Los más de 1000 científicos involucrados en LIGO se dedicaron a verificar si la señal no se trató de una “falsa alarma”. En varios meses de trabajo, lograron establecer una certeza mayor al 99.99994% (o 5.1 sigma en el argot científico) de que la señal se debe al tránsito de una onda gravitacional.

Otra tarea importante fue determinar las propiedades de la posible fuente de las ondas gravitacionales. Aplicando simulaciones numéricas de la Relatividad General a distintos modelos teóricos, se logró concluir que muy probablemente (con un 90% de certeza) la señal se debe a la colisión y mezcla (o coalescencia) de dos agujeros negros ocurrida hace aproximadamente 1300 millones de años en algún lugar muy distante del universo. Se trataría de un sistema binario, similar al que les dio el premio Nobel a Taylor y Hulse, pero compuesto por agujeros negros rotantes, también llamados de Kerr, mucho más masivos que los pulsares, girando juntos en órbitas cada vez más pequeñas.

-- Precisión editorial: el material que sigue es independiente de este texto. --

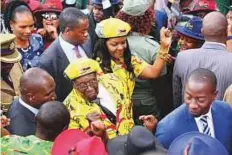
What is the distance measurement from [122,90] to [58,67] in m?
0.68

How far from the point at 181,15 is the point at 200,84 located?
2644 millimetres

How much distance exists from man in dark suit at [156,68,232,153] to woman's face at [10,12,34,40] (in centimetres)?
185

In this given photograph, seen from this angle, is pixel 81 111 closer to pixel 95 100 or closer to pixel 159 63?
pixel 95 100

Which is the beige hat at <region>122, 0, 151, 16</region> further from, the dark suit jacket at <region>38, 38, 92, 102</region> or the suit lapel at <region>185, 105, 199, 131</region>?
the suit lapel at <region>185, 105, 199, 131</region>

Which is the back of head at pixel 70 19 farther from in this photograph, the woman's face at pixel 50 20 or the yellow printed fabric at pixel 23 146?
the yellow printed fabric at pixel 23 146

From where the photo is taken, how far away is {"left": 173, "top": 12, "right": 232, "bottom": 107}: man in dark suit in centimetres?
439

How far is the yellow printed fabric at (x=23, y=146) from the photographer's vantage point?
3002 millimetres

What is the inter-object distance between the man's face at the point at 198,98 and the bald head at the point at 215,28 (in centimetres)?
112

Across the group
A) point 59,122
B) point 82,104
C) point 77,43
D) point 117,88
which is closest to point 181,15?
point 77,43

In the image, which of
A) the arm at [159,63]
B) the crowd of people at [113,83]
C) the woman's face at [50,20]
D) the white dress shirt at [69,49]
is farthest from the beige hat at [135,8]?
the woman's face at [50,20]

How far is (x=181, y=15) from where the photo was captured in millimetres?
6047

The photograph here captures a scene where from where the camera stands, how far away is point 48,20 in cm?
572

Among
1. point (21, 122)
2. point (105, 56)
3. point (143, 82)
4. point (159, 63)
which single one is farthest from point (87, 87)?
point (143, 82)

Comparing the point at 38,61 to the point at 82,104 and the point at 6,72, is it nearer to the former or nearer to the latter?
the point at 6,72
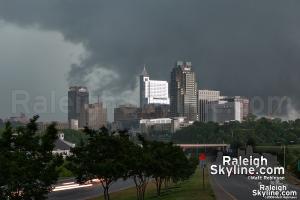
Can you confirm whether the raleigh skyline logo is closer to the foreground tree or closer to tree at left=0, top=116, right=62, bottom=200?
the foreground tree

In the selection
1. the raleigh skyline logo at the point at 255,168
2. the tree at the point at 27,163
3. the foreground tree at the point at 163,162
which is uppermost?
the tree at the point at 27,163

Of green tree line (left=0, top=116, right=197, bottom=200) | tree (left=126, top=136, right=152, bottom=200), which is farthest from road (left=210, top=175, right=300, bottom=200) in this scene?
tree (left=126, top=136, right=152, bottom=200)

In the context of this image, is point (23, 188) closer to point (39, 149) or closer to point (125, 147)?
point (39, 149)

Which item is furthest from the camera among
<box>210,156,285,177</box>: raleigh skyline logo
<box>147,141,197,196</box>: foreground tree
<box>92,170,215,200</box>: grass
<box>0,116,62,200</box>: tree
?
<box>210,156,285,177</box>: raleigh skyline logo

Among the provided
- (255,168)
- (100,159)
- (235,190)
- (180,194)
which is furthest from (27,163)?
(255,168)

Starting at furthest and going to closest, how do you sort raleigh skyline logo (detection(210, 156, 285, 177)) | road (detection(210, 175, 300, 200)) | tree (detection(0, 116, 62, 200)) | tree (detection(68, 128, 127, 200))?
1. raleigh skyline logo (detection(210, 156, 285, 177))
2. road (detection(210, 175, 300, 200))
3. tree (detection(68, 128, 127, 200))
4. tree (detection(0, 116, 62, 200))

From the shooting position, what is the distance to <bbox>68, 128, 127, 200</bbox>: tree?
51463 millimetres

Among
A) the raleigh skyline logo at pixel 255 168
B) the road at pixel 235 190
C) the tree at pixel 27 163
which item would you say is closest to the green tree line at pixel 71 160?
the tree at pixel 27 163

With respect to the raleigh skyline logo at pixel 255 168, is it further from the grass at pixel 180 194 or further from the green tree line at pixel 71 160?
the green tree line at pixel 71 160

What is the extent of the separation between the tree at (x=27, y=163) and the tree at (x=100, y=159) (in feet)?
29.6

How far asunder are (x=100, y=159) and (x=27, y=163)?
1471cm

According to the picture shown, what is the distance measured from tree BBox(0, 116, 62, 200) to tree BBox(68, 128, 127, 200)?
9.02m

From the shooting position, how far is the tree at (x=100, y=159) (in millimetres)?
51463

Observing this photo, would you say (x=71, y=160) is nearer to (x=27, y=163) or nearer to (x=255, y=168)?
(x=27, y=163)
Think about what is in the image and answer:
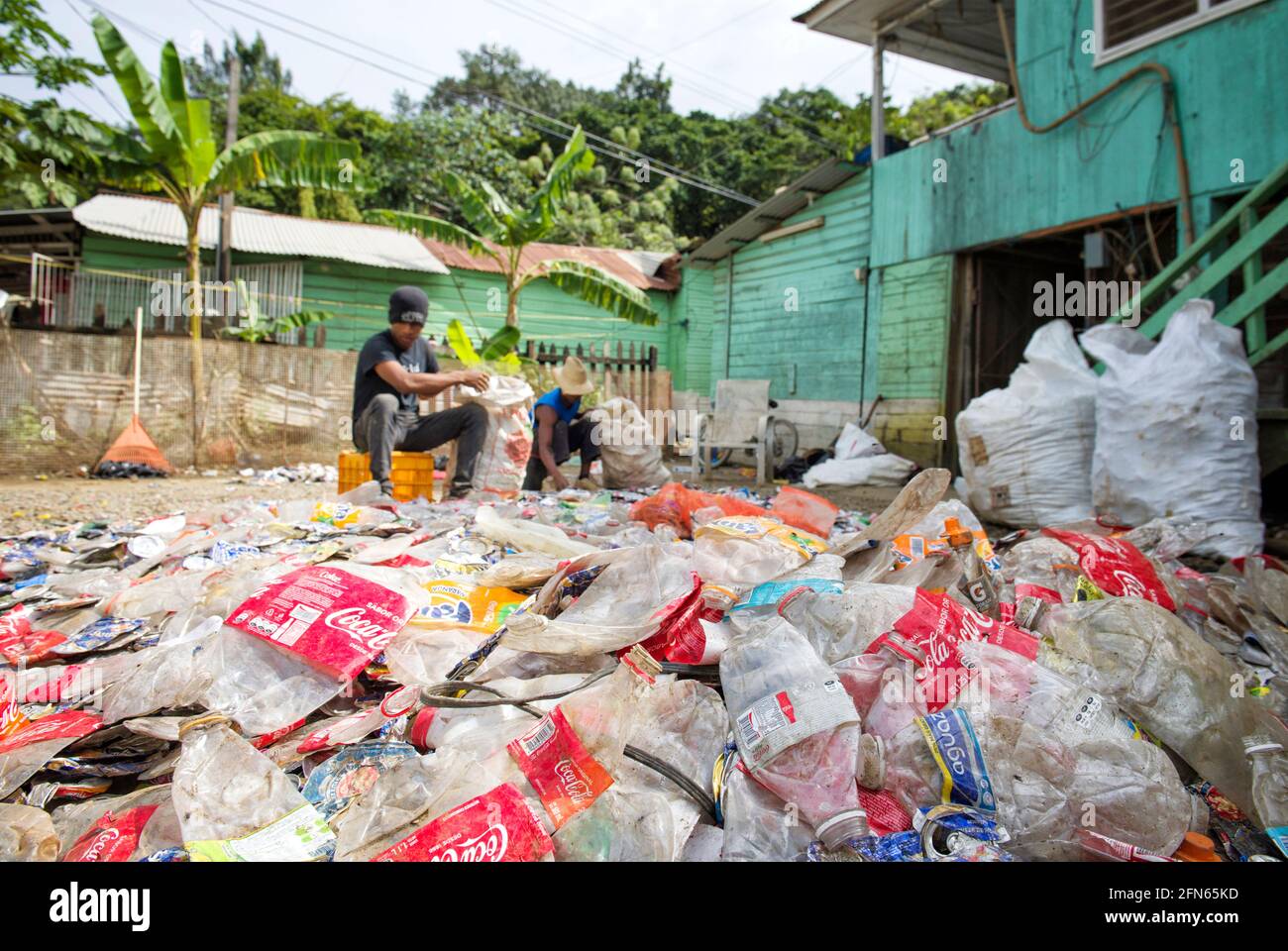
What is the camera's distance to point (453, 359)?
9.41 m

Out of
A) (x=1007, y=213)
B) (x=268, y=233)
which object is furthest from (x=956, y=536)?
(x=268, y=233)

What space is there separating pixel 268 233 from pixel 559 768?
1384 centimetres

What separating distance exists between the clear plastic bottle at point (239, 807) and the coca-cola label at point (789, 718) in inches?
27.6

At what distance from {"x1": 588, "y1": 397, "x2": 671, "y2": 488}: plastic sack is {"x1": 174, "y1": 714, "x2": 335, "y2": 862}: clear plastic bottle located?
4.24 metres

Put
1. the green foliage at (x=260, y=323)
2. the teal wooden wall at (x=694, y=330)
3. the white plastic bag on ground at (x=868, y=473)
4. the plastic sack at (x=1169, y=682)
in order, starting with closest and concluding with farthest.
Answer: the plastic sack at (x=1169, y=682)
the white plastic bag on ground at (x=868, y=473)
the green foliage at (x=260, y=323)
the teal wooden wall at (x=694, y=330)

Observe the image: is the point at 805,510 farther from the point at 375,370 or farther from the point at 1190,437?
the point at 375,370

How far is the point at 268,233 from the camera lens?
12.7m

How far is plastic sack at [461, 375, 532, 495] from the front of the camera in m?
4.70

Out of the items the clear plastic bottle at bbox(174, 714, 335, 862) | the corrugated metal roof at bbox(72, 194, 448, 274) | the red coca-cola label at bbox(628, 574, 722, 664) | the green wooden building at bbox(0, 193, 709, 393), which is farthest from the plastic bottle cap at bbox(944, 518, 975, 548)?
the corrugated metal roof at bbox(72, 194, 448, 274)

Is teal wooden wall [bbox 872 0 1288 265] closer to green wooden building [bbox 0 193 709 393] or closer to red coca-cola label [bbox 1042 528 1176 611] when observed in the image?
red coca-cola label [bbox 1042 528 1176 611]

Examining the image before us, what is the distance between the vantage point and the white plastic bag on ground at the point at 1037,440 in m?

El sonido de la colisión de los dos hoyos negros. Fuente: LIGO.

LIGO logró estimar que la masa de los agujeros negros debía ser de 36 y 29 veces la masa del Sol y que, al mezclarse, produjeron un agujero negro de Kerr con una masa equivalente a 62 veces la del Sol. La energía liberada en forma de ondas gravitacionales durante esta colisión sería la contenida en tres soles como el nuestro.

LIGO admite que, aunque hay algunas otras opciones exóticas (por ejemplo, la colisión de otros cuerpos astrofísicos aún no descubiertos), es mucho más probable que se trate de agujeros negros. Por lo tanto, LIGO no sólo detectó directamente por primera vez ondas gravitacionales, sino que descubrió la primera coalescencia de un sistema binario de agujeros negros, sistemas que hasta ahora sólo eran hipotéticos.

Conceptualmente, este hallazgo no representa más que la confirmación, 100 años después de la predicción de Einstein y 60 después de la muerte del genio alemán, de la más escurridiza de las predicciones de la Relatividad General, las ondas gravitacionales. Sin embargo, contar con un instrumento capaz de observar el cosmos incluso en regiones que no emiten luz, es un avance de proporciones gigantescas.

Algunos opinan que LIGO podría pronto detectar una o dos señales de este tipo al mes y que, en 2020, cuando LIGO sea sometido a mejoras considerables y todos los demás interferómetros del mundo estén activos, este número podría aumentar de forma espectacular. Es fácil concebir que esta herramienta en un futuro cercano ayudará a comprender la composición del centro de nuestra galaxia y otras galaxias cercanas, o a descubrir cuerpos astrofísicos que hasta ahora han escapado a los telescopios porque no emiten ni reflejan luz. Por lo pronto, podemos celebrar la detección directa de sistemas binarios de agujeros negros.

Algunos físicos teóricos –los más optimistas– consideran que esta herramienta podrá usarse para descubrir los misterios de los fenómenos más violentos en la historia del universo, tales como inflación o la gran explosión que pudo haber originado el cosmos. Lo cierto es que semejantes acontecimientos, por sus propiedades, aportarían señales tan débiles que muy probablemente ninguno de los interferómetros terrestres concebidos podría distinguirlas de las vibraciones ambientales. Tal vez, interferómetros espaciales como LISA, que será puesto en órbita no antes de 2034, podrán aportar información al respecto, aunque el reto no es menor.

Mientas la colaboración LIGO se prepara para recibir múltiples reconocimientos científicos, entre los que podría figurar el Premio Nobel, astrónomos y cosmólogos de todo el mundo se preparan para usar los nuevos instrumentos en su hambre por comprender nuestro universo. Ciertamente, la historia de la física nos enseña que frecuentemente las revoluciones científicas están ligadas a grandes innovaciones tecnológicas, por lo que quizá estemos presenciando el inicio de una nueva era.